Негритянка первая вошла в дом и поднялась по лестнице, покрытой толстым ковром. Они прошли мимо плохо освещенного коридора. Дойдя до второго такого же коридора, запыхавшаяся негритянка завернула в него, остановилась у какой-то двери и открыла ее.
— Мисс Эми, я привела доктора.
Доктор Джемс вошел в комнату и слегка поклонился молодой даме, стоявшей в ногах кровати. Он поставил свой несессер на стул, снял пальто и бросил его на спинку стула поверх несессера, а затем со спокойным самообладанием подошел к кровати.
На ней лежал растянувшись так, как он упал на нее, щегольски одетый мужчина. С него сняли только башмаки; он лежал бездыханный, неподвижный, точно труп.

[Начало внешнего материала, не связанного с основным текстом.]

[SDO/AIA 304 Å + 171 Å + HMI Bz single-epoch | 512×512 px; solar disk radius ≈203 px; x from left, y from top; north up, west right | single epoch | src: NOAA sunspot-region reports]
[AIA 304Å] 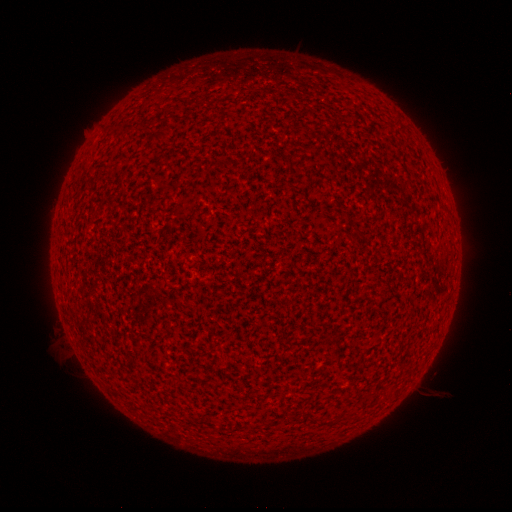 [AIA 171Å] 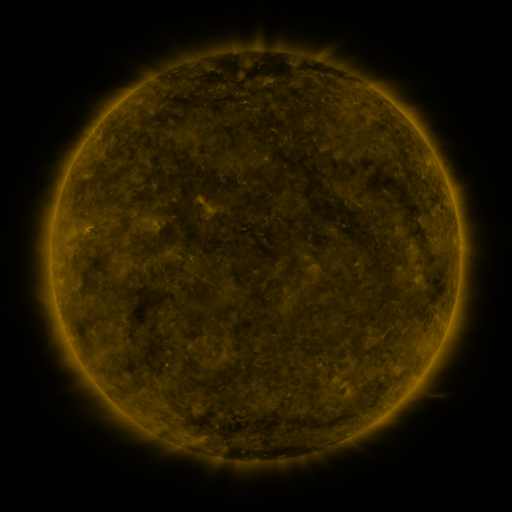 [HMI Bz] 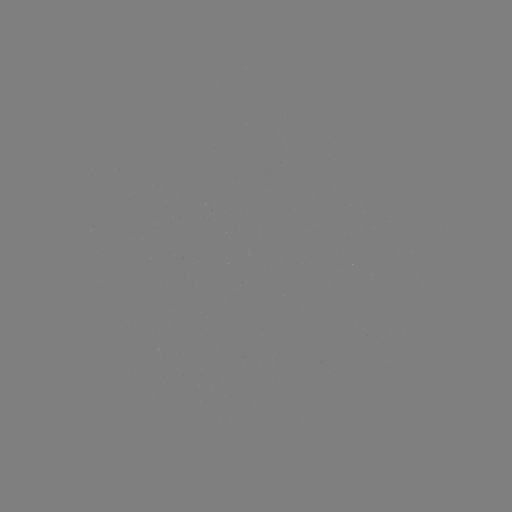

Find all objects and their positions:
(none)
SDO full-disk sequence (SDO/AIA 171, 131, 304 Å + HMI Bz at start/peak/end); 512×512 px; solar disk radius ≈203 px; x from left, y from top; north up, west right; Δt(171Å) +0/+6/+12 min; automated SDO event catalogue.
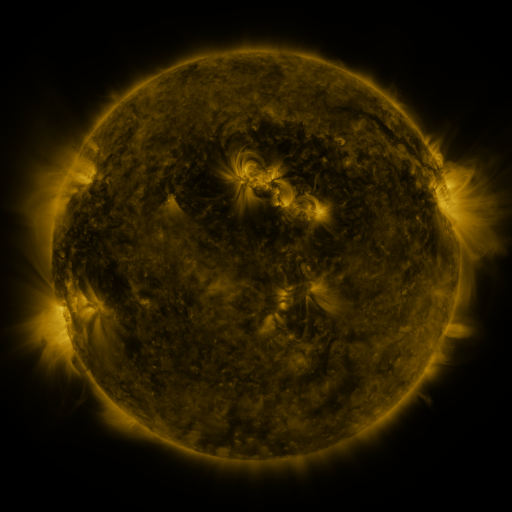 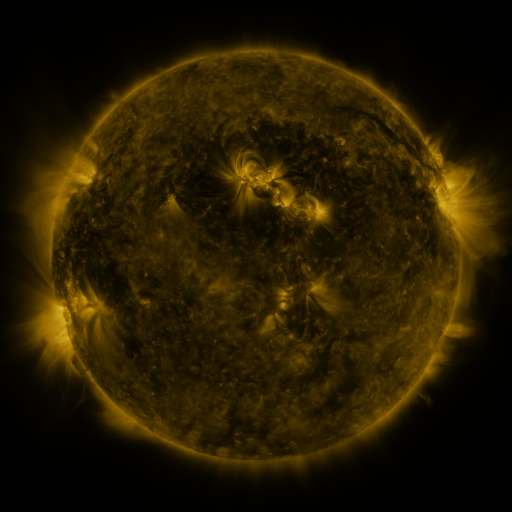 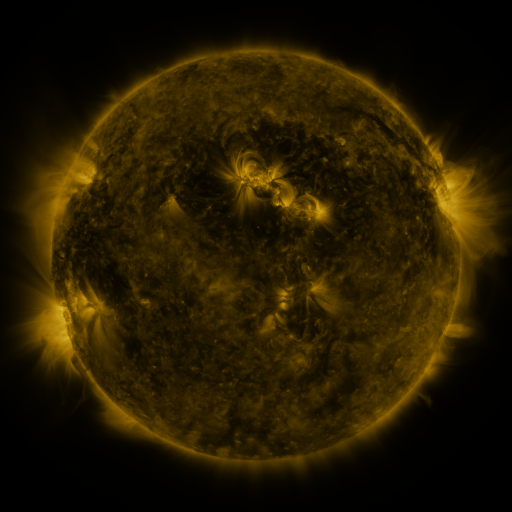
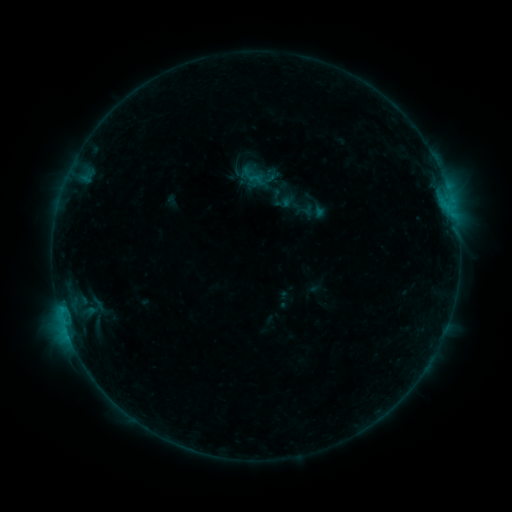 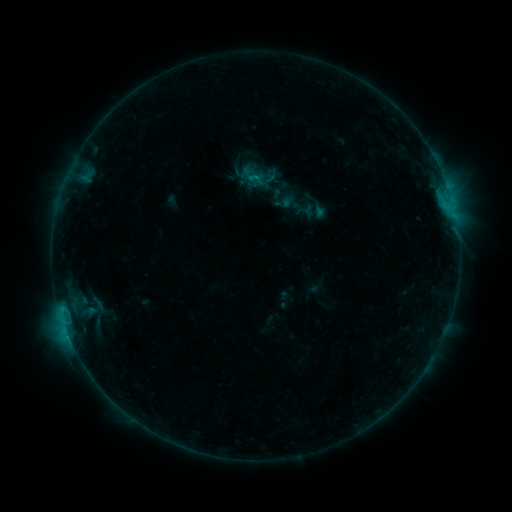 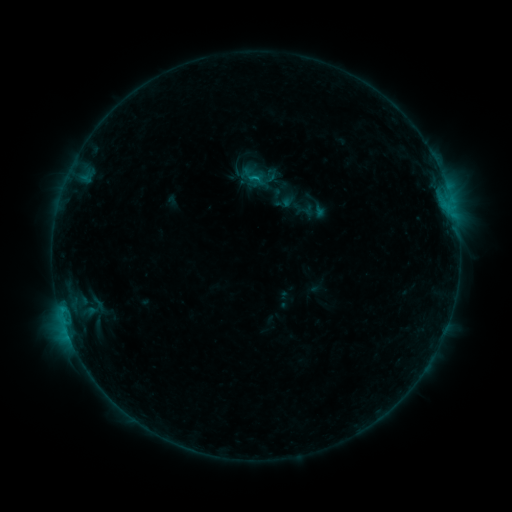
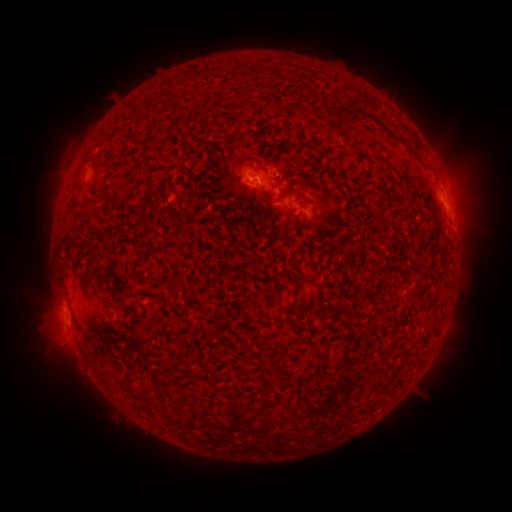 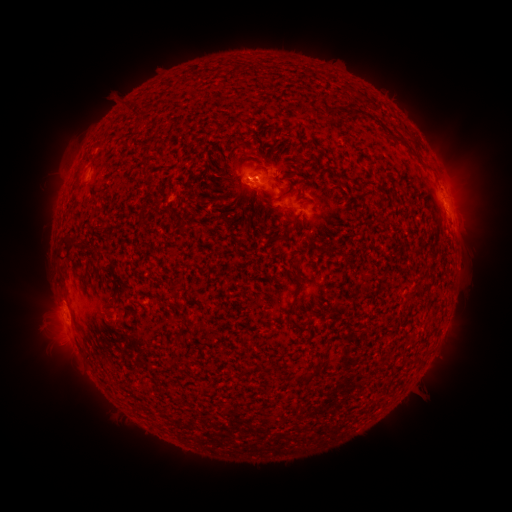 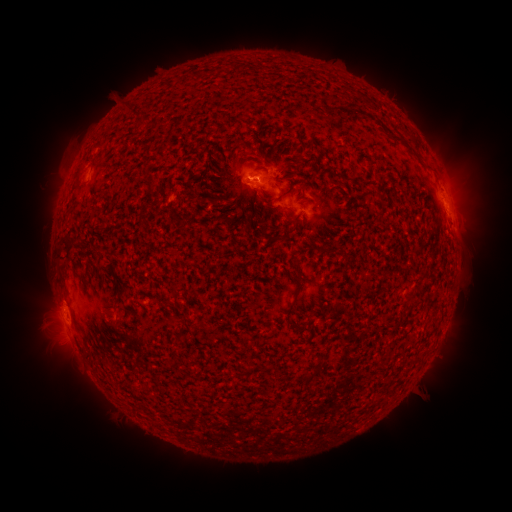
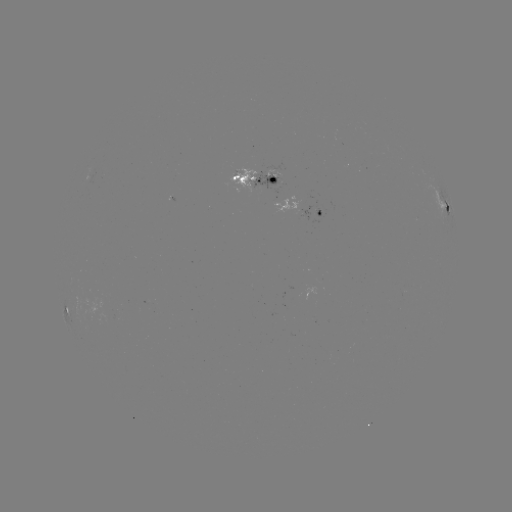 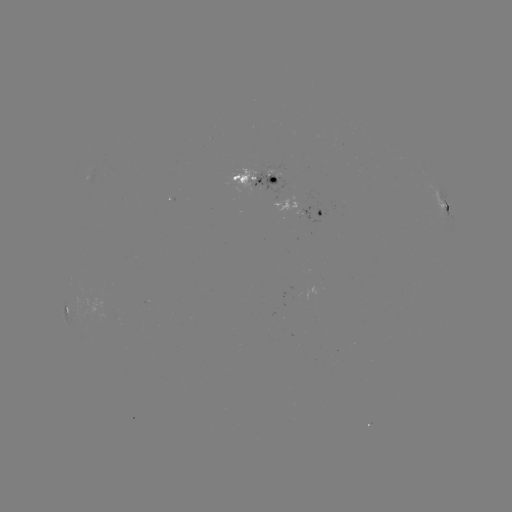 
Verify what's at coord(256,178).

От доктора Джемса исходила эманация спокойной силы и выдержки, действовавшая на его более слабых и склонных к отчаянию клиентов как манна небесная. Женщин в особенности привлекала особая какая-то его манера держать себя в комнате больного. Это была не снисходительная мягкость модного целителя, а уменье поставить себя, уверенность в своем умении побороть судьбу, почтительность, преданность и покровительство. В его прямо глядевших, светившихся карих глазах был какой-то исследующий магнетизм; в невозмутимом, почти монашеском спокойствии его гладко выбритого лица чувствовалась скрытая властность; он казался созданным для роли наперсника и утешителя. Иногда, после первого же визита, женщины говорили ему, куда они прячут на ночь от воров свои бриллианты.
С легкостью, вызванной обширным опытом, доктор Джемс, не оглядываясь по сторонам, успел оценить сорт и качество обстановки. Мебель была роскошная, дорогая. Тем же взглядом он успел также оценить и внешность молодой дамы. Она была невысокого роста, лет двадцати с небольшим. Лицо ее претендовало на некоторую миловидность, омраченную, скорее, постоянной меланхолией, чем ярким проявлением неожиданного горя; на лбу, повыше бровей, у нее был знак от ушиба, нанесенного ей, так определил глаз врача, часов шесть назад. Пальцы доктора Джемса щупали пульс больного. Его почти говорящие глаза расспрашивали даму.
— Мое имя — миссис Чандлер, — ответила она с жалобной скользящей интонацией Юга. — Моему мужу вдруг сделалось дурно — минут за десять до вашего прихода. У него и раньше бывали сердечные припадки, иногда очень сильные. Он вернулся поздно; он был… на ужине, кажется…
Доктор Джемс обратил теперь свое внимание на пациента. Какой бы из своих профессий он ни занимался, он всегда удостаивал «случай» или «работу» всего своего внимания.